● Stored records:
# # # #

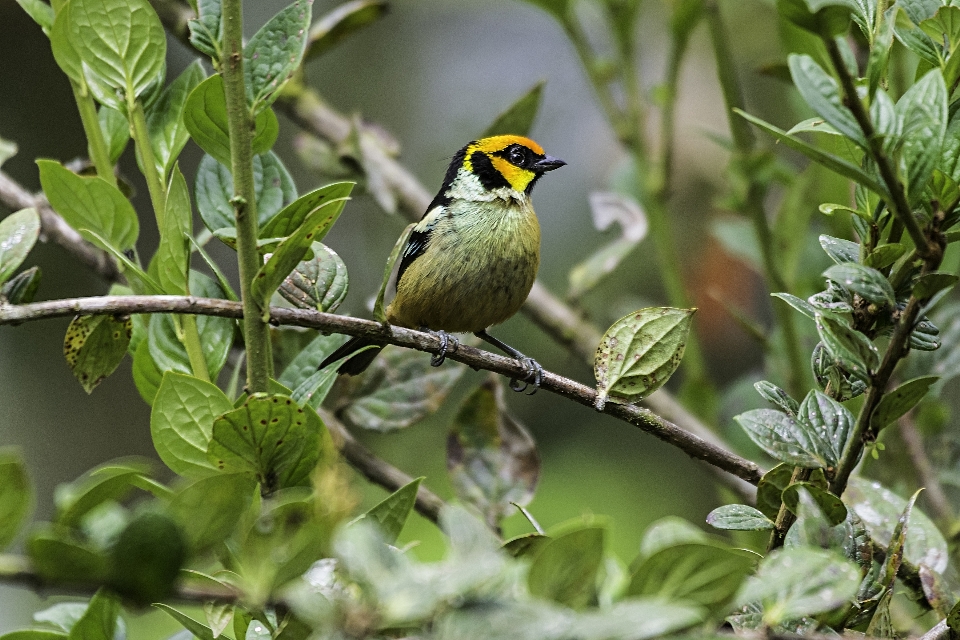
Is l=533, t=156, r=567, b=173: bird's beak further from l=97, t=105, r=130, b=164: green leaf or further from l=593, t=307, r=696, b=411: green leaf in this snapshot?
l=593, t=307, r=696, b=411: green leaf

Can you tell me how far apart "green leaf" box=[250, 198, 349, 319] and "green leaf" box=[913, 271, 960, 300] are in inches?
27.3

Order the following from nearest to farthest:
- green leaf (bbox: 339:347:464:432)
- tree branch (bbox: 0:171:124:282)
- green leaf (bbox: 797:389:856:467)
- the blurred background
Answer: green leaf (bbox: 797:389:856:467) < green leaf (bbox: 339:347:464:432) < tree branch (bbox: 0:171:124:282) < the blurred background

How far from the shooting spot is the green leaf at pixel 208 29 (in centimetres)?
127

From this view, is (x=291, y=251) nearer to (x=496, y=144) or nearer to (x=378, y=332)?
(x=378, y=332)

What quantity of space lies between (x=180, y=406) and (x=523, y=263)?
2.01 metres

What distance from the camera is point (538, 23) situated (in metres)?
7.14

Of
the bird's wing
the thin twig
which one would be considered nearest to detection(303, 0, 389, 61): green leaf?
the bird's wing

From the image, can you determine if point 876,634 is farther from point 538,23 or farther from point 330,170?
point 538,23

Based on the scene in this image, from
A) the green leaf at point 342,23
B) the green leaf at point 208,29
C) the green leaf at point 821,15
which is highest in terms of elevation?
the green leaf at point 342,23

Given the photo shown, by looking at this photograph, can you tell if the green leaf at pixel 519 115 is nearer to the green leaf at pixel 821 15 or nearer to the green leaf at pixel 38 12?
the green leaf at pixel 38 12

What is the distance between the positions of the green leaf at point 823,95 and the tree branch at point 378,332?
547 millimetres

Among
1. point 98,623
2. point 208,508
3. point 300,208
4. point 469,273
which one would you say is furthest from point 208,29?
point 469,273

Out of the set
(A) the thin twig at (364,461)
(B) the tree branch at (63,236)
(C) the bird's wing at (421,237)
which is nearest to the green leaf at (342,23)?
(C) the bird's wing at (421,237)

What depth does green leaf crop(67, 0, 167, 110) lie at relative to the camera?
1.51m
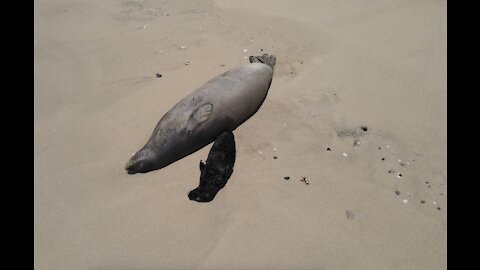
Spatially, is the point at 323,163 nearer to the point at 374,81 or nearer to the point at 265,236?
the point at 265,236

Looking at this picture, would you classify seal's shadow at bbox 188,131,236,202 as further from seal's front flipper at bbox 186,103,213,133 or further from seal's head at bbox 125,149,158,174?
seal's head at bbox 125,149,158,174

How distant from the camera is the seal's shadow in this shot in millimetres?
2812

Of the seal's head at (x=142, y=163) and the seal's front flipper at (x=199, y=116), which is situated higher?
the seal's front flipper at (x=199, y=116)

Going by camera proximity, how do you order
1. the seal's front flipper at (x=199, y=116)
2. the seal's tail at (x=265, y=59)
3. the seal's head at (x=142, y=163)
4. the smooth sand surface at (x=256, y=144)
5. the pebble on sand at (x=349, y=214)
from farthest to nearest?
the seal's tail at (x=265, y=59) < the seal's front flipper at (x=199, y=116) < the seal's head at (x=142, y=163) < the pebble on sand at (x=349, y=214) < the smooth sand surface at (x=256, y=144)

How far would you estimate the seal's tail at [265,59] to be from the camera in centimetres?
412

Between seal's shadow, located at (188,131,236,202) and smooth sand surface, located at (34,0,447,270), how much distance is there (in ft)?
0.24

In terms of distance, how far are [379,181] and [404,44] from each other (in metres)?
2.48

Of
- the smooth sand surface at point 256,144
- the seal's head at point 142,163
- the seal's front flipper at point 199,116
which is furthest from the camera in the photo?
the seal's front flipper at point 199,116

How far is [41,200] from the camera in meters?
2.83

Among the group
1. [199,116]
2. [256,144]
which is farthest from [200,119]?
[256,144]

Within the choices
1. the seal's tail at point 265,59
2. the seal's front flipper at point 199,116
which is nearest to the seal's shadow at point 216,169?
the seal's front flipper at point 199,116

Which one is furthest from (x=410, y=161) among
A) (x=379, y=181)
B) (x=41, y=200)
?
(x=41, y=200)

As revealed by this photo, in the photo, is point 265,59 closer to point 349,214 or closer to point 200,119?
point 200,119

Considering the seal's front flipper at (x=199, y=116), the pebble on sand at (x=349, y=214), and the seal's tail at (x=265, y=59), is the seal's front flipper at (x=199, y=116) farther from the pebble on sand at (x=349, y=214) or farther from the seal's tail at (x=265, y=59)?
the pebble on sand at (x=349, y=214)
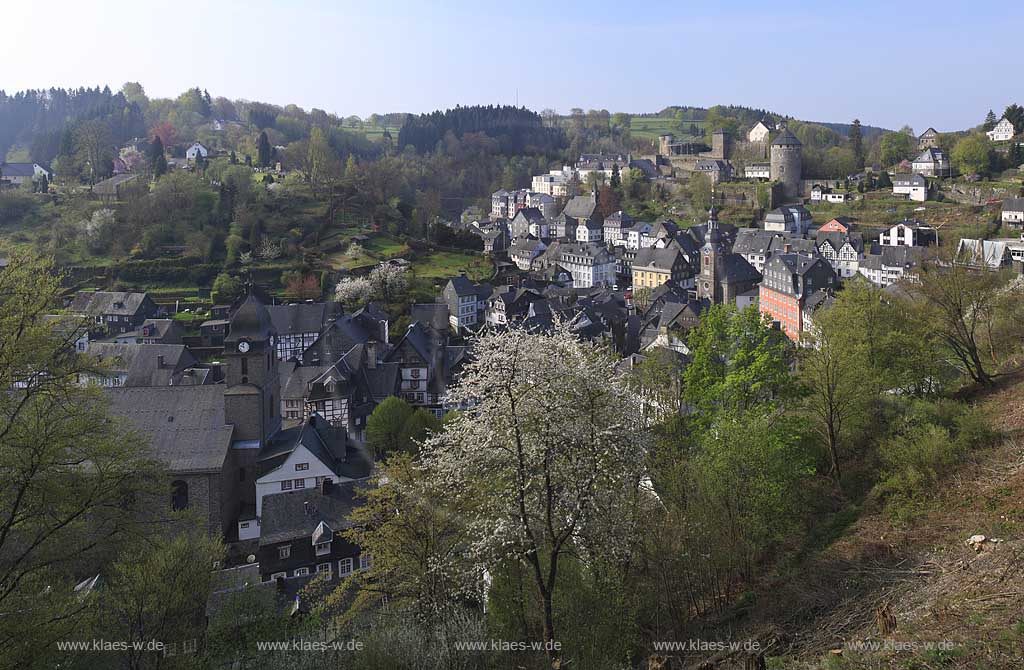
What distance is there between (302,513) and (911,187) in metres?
73.2

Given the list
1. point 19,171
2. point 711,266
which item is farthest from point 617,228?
point 19,171

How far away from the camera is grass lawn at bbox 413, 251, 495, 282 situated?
61406 millimetres

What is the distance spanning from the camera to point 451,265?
64.2 m

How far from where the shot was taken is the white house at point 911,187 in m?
75.2

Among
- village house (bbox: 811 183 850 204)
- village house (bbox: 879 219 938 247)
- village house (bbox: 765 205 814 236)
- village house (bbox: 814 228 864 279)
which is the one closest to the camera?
village house (bbox: 814 228 864 279)

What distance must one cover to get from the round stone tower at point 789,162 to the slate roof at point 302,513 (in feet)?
243

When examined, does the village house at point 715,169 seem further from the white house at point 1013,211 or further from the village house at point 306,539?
the village house at point 306,539

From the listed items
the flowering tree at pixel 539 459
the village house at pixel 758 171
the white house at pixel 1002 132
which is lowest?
the flowering tree at pixel 539 459

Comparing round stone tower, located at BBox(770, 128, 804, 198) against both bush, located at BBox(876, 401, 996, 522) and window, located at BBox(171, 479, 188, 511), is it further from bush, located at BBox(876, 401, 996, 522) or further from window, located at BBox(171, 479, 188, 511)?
window, located at BBox(171, 479, 188, 511)

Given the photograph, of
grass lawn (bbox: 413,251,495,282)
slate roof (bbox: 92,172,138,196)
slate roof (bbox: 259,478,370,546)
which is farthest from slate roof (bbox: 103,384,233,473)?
slate roof (bbox: 92,172,138,196)

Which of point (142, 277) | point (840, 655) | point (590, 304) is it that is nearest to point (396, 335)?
point (590, 304)

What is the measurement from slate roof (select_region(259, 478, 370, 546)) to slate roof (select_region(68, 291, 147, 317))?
31.9 metres

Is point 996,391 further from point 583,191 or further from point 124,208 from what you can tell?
point 583,191

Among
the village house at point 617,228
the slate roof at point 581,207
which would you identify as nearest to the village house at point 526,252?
the village house at point 617,228
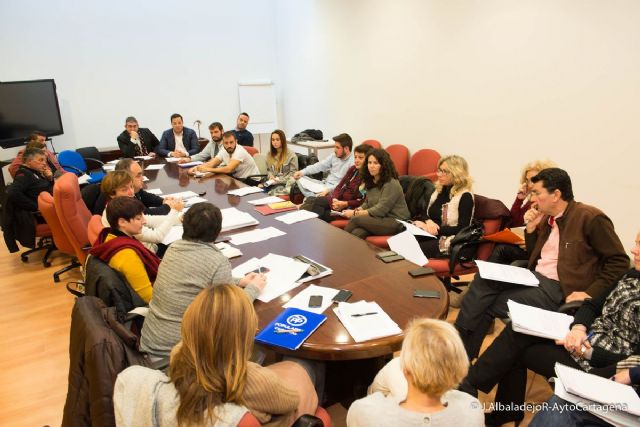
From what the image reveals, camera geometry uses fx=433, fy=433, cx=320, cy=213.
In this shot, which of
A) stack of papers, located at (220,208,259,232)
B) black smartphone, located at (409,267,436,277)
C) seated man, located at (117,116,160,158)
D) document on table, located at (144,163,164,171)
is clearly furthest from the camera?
seated man, located at (117,116,160,158)

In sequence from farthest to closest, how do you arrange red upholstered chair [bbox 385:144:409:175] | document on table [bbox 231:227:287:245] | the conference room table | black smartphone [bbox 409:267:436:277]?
red upholstered chair [bbox 385:144:409:175], document on table [bbox 231:227:287:245], black smartphone [bbox 409:267:436:277], the conference room table

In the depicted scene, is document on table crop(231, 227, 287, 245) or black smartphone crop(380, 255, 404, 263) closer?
black smartphone crop(380, 255, 404, 263)

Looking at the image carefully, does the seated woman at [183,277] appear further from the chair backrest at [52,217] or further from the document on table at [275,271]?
the chair backrest at [52,217]

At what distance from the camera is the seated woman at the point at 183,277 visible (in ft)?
6.05

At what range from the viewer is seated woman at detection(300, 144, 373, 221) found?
13.2 ft

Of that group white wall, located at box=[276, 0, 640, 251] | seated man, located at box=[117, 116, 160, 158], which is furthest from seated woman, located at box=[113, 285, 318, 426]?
seated man, located at box=[117, 116, 160, 158]

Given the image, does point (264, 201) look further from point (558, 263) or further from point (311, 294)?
point (558, 263)

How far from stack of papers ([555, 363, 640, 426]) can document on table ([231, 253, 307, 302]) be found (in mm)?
1202

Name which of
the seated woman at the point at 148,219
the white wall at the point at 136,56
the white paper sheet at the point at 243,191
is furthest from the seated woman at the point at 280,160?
the white wall at the point at 136,56

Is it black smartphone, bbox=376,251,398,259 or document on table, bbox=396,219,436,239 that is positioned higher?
black smartphone, bbox=376,251,398,259

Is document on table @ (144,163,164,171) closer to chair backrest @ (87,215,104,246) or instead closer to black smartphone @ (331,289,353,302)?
chair backrest @ (87,215,104,246)

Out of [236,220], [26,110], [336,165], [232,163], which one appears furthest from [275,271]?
→ [26,110]

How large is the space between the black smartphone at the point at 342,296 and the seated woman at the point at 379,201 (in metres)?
1.44

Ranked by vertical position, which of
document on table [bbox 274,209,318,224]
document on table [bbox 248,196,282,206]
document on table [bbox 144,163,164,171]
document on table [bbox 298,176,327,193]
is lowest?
document on table [bbox 298,176,327,193]
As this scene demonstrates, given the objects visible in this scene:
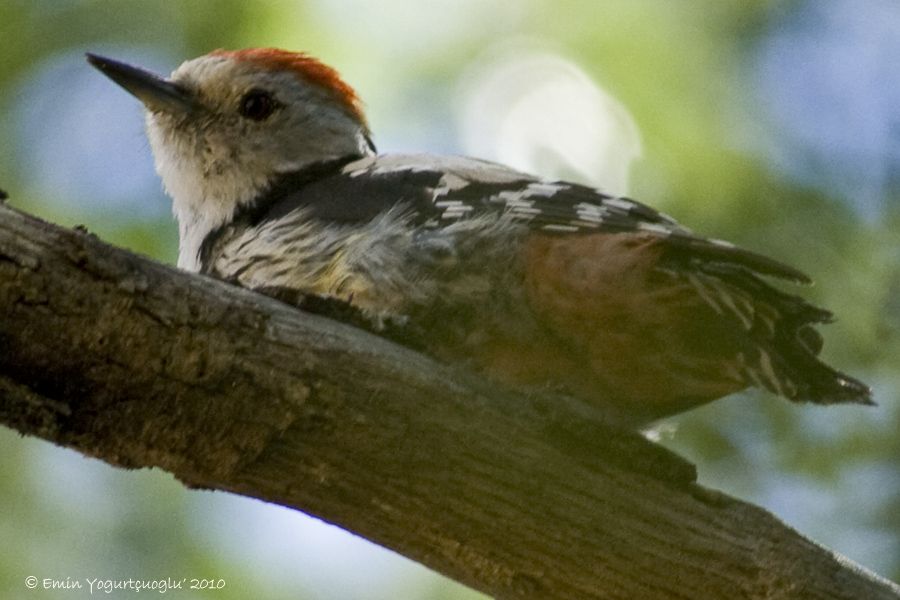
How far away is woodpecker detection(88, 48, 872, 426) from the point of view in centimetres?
341

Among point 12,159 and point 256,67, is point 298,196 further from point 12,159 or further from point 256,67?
point 12,159

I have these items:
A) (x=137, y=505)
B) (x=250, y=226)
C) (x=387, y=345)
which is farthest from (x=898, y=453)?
(x=137, y=505)

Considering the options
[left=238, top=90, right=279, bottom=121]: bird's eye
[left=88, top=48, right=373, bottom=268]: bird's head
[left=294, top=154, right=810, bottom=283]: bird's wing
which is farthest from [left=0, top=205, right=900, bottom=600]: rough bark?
[left=238, top=90, right=279, bottom=121]: bird's eye

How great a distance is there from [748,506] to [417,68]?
3162mm

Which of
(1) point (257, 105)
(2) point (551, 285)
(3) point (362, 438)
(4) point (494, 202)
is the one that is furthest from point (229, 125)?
(3) point (362, 438)

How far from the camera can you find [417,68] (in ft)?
19.3

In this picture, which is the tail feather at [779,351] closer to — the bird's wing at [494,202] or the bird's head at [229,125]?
the bird's wing at [494,202]

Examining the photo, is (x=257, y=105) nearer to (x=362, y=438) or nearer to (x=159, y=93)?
(x=159, y=93)

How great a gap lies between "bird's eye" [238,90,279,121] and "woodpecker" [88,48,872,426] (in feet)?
3.40

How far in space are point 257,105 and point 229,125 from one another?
16 centimetres

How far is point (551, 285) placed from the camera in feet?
11.8

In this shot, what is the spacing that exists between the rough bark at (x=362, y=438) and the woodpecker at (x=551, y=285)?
0.27 metres

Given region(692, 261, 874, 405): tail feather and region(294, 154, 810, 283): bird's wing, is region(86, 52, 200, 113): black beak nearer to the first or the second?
region(294, 154, 810, 283): bird's wing

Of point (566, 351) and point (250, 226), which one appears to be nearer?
point (566, 351)
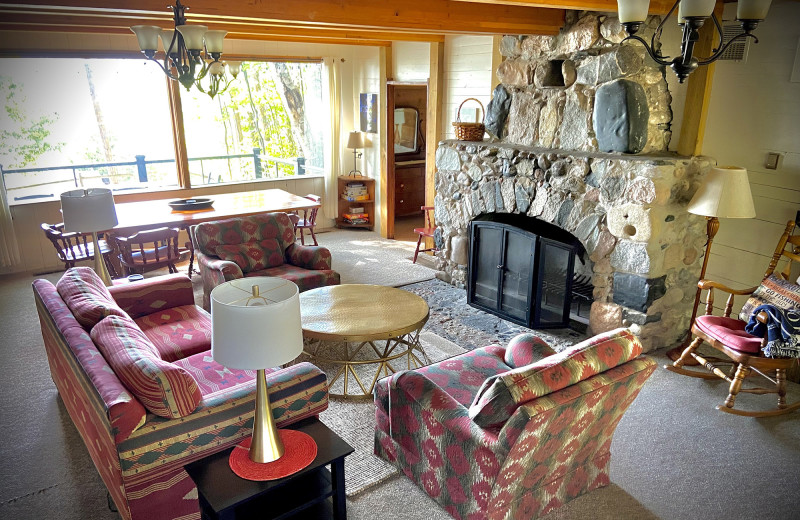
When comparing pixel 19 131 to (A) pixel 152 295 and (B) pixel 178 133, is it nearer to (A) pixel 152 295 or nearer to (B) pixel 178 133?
(B) pixel 178 133

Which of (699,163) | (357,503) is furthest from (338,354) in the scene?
(699,163)

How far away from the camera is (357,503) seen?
266 cm

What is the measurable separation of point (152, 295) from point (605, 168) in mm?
3295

# # # #

● Instructions to follow: Copy the records from the line containing "From the image, can" to the line containing "547 millimetres", replacing "tree branch" with "thin twig" and leaving everything else as it is.

● Solution for this problem:
From the image, can you determine if point 876,634 is farther from point 538,23 or farther from point 330,170?
point 538,23

Based on the scene in this image, from
A) the green leaf at point 342,23
B) the green leaf at point 208,29
C) the green leaf at point 821,15
which is highest in terms of elevation?
the green leaf at point 342,23

Given the photo shown, by looking at this photograph, can you tell if the green leaf at pixel 519 115 is nearer to the green leaf at pixel 821 15 or nearer to the green leaf at pixel 38 12?
the green leaf at pixel 38 12

What is the distance between the positions of the green leaf at point 823,95 and the thin twig at point 378,332?
547 millimetres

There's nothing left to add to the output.